## TASK:
Give the count of lines below that include the word "wildlife", and say nothing else.

## GIVEN RECORDS:
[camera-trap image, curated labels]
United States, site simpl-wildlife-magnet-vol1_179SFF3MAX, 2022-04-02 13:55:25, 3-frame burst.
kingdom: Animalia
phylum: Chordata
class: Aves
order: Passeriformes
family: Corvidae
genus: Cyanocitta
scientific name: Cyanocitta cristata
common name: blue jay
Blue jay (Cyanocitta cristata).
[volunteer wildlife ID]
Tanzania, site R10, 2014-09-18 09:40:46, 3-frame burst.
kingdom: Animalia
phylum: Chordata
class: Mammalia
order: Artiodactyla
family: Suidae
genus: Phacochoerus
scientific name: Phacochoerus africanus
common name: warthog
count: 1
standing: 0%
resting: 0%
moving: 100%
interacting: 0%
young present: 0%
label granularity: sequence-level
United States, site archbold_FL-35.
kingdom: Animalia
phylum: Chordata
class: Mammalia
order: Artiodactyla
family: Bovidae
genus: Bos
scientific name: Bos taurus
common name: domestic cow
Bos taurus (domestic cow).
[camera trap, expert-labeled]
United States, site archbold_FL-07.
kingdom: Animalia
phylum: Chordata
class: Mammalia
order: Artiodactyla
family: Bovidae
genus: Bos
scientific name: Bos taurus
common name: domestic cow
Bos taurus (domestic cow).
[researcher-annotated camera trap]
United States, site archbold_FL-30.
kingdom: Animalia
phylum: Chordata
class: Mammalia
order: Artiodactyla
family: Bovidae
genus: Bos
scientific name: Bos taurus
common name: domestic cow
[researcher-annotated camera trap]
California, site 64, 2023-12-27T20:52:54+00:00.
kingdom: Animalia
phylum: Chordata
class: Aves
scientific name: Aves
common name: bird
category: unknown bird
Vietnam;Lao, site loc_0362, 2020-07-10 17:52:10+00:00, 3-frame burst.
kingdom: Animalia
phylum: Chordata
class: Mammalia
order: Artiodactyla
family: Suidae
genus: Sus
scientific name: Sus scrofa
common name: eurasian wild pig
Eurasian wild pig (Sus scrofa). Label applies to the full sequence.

## SOLUTION FOR THIS TASK:
2